«Slow Food vivrà un grande cambiamento», intervista a Carlo Petrini

«Non possiamo pensare di influenzare e cambiare il sistema alimentare e tutto quello che ne deriva restando soli, isolandoci sulle nostre posizioni e magari anche avendo paura di contaminarci, di incrociare strade che non sono le nostre e di ascoltare voci che suonano lontane».

Il fondatore di Slow Food annuncia alcune delle linee politiche che verranno discusse da  domani (venerdì 6) e fino a domenica 8 luglio a Montecatini Terme (Pt) per il IX Congresso nazionale di Slow Food Italia

«Dovremo avere la forza e la capacità di aprirci ed essere inclusivi verso i tanti con cui condividiamo obiettivi fondamentali come la lotta allo spreco, il superamento delle disuguaglianze, la tutela della biodiversità, l’inasprimento del cambiamento climatico, solo per citarne alcuni. Dovremo avere il coraggio di superare formalismi e strutture che potrebbero rischiare di tenerci ancorati a una realtà che è ormai superata.

Dovremo cooperare più da vicino con le altre associazioni, con i singoli cittadini, con le amministrazioni locali, con le comunità rurali, con i movimenti urbani.

Dovremo essere bravi a intercettare e a mettere in rete tutte quelle realtà che interpretano questo sentimento. Dovremo essere bravi a coinvolgere i docenti e le Università che riconoscono la necessità di democratizzare la cultura e di elevare i saperi tradizionali allo stesso livello di autorevolezza di quelli scientifici. Solo così loro saranno giganti, ma noi saremo moltitudine».

Petrini, in che direzione sta andando l’associazione che ormai vanta più di 30 anni di storia?

Il compito di questo congresso sarà quello di individuare la strada migliore per accogliere le istanze emerse dal nostro Congresso internazionale che si è svolto l’anno scorso a Chengdu in Cina, forse il momento più innovativo e coraggioso di questo movimento, secondo le esigenze, le aspirazioni, i programmi di Slow Food Italia. Quel confronto ha prodotto una dichiarazione che sintetizza le principali sfide del nostro futuro e, fra queste, il cambiamento della nostra forma organizzativa

Si spieghi meglio.

Ci è apparso chiaro che non siamo una forma associativa classica né una Ong, ma un movimento che lavora in rete e che nella rete ha la sua maggiore ricchezza. A Chengdu abbiamo scelto il modello organizzativo della comunità

Cosa intende Slow Food per comunità?

Il termine comunità non è nuovo nella storia di Slow Food e nella storia della civiltà in genere.

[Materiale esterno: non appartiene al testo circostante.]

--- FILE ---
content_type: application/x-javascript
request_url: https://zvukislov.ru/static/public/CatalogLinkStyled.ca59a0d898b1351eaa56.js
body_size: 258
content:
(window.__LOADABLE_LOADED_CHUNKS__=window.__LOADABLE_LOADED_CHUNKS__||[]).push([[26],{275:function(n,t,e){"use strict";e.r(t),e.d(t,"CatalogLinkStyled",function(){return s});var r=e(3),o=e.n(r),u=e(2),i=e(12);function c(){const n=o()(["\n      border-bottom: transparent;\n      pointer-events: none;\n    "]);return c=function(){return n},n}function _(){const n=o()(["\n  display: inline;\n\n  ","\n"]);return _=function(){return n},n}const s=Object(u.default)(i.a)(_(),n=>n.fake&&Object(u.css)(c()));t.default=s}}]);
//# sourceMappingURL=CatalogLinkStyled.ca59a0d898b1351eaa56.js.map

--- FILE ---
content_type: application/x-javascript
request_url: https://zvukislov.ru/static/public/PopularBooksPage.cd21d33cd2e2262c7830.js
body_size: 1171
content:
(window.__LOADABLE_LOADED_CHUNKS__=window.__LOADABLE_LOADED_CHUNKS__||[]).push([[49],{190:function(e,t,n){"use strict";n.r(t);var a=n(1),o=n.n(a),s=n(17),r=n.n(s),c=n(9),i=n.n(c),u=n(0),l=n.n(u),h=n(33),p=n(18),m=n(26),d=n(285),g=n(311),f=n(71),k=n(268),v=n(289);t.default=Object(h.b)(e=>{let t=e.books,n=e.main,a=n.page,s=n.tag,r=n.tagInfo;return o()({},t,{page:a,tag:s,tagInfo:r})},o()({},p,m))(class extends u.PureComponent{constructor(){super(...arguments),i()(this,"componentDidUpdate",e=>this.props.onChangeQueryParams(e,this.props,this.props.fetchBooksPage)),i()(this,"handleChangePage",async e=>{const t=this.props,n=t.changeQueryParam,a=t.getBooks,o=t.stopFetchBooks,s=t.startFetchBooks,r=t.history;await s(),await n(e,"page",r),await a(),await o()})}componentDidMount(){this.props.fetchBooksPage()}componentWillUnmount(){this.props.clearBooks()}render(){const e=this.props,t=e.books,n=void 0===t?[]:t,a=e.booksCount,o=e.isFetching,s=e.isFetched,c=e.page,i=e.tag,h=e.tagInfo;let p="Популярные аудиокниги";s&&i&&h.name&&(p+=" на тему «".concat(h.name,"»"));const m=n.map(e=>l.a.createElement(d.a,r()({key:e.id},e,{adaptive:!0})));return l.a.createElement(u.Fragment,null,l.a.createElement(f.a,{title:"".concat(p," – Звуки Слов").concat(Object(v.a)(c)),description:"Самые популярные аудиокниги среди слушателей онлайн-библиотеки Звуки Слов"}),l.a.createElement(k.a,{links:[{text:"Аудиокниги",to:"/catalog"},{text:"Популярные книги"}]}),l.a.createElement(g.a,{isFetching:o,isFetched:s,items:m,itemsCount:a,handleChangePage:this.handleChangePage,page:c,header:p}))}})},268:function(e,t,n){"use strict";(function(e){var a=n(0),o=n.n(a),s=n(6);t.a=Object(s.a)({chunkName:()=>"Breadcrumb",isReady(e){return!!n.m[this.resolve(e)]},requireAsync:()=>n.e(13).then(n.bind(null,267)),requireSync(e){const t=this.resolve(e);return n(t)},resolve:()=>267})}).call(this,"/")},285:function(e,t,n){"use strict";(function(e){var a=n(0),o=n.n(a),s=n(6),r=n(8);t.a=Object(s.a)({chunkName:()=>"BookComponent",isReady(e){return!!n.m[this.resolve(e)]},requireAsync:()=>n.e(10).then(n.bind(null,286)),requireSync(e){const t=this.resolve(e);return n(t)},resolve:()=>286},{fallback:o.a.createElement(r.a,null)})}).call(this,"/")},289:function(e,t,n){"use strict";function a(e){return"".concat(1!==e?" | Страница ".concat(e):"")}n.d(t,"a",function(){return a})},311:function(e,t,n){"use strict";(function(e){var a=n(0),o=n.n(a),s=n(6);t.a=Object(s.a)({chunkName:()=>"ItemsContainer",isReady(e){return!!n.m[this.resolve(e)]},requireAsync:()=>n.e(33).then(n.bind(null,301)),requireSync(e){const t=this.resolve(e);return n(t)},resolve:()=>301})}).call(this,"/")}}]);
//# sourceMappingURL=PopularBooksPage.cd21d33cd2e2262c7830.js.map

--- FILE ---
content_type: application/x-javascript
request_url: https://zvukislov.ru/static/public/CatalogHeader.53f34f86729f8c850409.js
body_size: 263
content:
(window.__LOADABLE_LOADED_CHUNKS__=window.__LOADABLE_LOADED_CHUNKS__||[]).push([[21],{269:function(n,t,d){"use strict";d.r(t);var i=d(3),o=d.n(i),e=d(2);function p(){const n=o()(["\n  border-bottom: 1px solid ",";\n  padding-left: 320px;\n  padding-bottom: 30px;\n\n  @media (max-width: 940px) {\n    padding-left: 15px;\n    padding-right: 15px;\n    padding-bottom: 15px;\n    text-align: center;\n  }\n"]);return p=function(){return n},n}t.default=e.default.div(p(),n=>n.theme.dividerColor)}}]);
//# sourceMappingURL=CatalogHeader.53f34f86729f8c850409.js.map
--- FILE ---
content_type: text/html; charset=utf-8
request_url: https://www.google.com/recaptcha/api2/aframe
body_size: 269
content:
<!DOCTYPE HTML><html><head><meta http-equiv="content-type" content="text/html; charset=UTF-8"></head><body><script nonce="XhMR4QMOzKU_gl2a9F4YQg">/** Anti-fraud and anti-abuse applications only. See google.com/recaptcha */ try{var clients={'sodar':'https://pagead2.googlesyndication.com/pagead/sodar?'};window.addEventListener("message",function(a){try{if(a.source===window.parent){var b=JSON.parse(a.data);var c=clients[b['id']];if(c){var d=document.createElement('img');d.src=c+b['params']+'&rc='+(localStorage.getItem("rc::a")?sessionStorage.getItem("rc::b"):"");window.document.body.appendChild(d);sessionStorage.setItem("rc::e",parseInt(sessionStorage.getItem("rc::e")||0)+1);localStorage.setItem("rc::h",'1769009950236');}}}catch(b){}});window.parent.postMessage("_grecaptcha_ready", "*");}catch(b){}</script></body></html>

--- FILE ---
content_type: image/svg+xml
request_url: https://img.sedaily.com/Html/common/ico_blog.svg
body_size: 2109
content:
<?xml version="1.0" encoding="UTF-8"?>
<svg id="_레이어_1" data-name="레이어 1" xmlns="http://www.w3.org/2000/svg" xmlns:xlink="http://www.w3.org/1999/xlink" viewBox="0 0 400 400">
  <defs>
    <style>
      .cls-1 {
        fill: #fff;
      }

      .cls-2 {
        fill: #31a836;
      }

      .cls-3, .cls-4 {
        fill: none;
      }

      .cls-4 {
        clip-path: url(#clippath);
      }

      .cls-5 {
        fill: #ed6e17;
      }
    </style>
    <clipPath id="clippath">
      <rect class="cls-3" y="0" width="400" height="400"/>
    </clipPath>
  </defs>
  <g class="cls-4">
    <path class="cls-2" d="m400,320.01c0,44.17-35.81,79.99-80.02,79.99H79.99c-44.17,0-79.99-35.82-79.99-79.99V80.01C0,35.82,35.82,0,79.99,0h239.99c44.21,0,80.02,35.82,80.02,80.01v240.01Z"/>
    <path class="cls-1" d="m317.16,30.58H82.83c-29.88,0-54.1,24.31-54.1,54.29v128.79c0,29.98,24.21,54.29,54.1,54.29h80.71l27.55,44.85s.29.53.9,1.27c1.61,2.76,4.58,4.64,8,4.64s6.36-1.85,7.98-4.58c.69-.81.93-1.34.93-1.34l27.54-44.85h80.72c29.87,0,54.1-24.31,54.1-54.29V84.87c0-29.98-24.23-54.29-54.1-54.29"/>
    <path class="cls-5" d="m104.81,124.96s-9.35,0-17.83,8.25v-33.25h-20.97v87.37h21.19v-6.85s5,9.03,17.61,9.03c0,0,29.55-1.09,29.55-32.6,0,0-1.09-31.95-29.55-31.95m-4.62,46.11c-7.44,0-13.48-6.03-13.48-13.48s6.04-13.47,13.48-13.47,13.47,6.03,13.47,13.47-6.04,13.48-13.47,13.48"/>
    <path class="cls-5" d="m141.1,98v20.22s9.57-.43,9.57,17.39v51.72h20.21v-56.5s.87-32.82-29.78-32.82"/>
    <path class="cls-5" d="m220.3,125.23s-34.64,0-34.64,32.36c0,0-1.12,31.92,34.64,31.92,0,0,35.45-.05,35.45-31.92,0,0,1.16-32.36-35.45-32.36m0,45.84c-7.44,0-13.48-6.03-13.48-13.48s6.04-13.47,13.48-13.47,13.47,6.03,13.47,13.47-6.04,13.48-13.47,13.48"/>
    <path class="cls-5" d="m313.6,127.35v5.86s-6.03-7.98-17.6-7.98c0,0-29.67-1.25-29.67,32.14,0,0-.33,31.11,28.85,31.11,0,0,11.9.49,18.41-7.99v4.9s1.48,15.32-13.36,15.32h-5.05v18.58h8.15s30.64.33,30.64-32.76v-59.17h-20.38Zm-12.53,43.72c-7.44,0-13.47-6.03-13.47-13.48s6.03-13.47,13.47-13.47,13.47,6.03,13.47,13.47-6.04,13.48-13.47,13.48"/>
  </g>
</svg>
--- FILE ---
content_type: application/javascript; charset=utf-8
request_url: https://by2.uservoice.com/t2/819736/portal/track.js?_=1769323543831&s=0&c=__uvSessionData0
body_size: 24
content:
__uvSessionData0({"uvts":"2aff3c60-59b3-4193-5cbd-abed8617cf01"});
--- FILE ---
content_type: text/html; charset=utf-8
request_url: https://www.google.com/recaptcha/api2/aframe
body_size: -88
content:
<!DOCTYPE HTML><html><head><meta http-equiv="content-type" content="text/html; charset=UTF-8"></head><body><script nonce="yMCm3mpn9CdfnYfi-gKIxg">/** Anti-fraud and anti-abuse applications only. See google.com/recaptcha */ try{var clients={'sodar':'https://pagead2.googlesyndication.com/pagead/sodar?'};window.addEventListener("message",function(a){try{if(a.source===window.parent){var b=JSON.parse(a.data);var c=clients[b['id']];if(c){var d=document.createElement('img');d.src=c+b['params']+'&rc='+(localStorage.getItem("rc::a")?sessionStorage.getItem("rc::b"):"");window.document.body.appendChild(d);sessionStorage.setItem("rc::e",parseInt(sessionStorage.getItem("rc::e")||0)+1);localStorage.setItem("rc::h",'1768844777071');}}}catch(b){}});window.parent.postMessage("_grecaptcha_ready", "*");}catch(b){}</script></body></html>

La parola latina da cui deriva indica la capacità di saper mettere in comune esperienze, problemi, risorse, conoscenze, ma anche un modo di porsi e interconnettersi. Per noi, al centro dell’idea di comunità c’è il bene comune, legato al cibo, all’ambiente, alla socialità, alla spiritualità. E il suo elemento fondante è la sicurezza affettiva. Nei secoli le comunità hanno determinato il cambiamento, la ricostruzione se non la rigenerazione dell’economia, l’adattamento alle diverse situazioni, hanno espresso la capacità di realizzare le sfide.

State pensando ad una svolta davvero radicale.

No. Il processo evolutivo non avviene per fratture o rotture, ma crediamo vada agevolato. Dopo il congresso in Cina è iniziato l’affiancamento delle comunità alle Condotte. Abbiamo chiaro l’obiettivo: lavorare per l’inclusione e per diventare una rete unica, per favorire alleanze. Le comunità esistono già. Includerle, ed essere in grado di avere un’idea sempre più chiara delle persone che compongono il nostro movimento, significa riuscire a descriverne con maggiore precisione l’impatto, la diffusione, l’identità. Infatti, non possiamo pensare di cambiare il sistema alimentare restando soli, isolandoci sulle nostre posizioni e magari anche avendo paura di contaminarci, di incrociare strade che non sono le nostre e di ascoltare voci che suonano lontane.

L’associazione italiana che si riunisce a Montecatini è pronta al nuovo corso?

I soci a livello nazionale sono 30-35 mila, ma ci è chiaro che le nostre iniziative interessano una platea più ampia, che possiamo stimare in circa 300 mila persone. Nell’ultimo anno abbiamo aperto 500 orti scolastici e non possiamo certo dire a questi protagonisti del futuro che non sono parte di Slow Food. Sono questi gli spunti che ci portano a pensare di coinvolgere sempre più anche coloro che non hanno una tessera. Vogliamo consentire alle comunità di essere parte del movimento, senza passare attraverso le strutture gerarchiche del territorio, perché si tratta di persone che sono parte della nostra famiglia, della nostra cultura.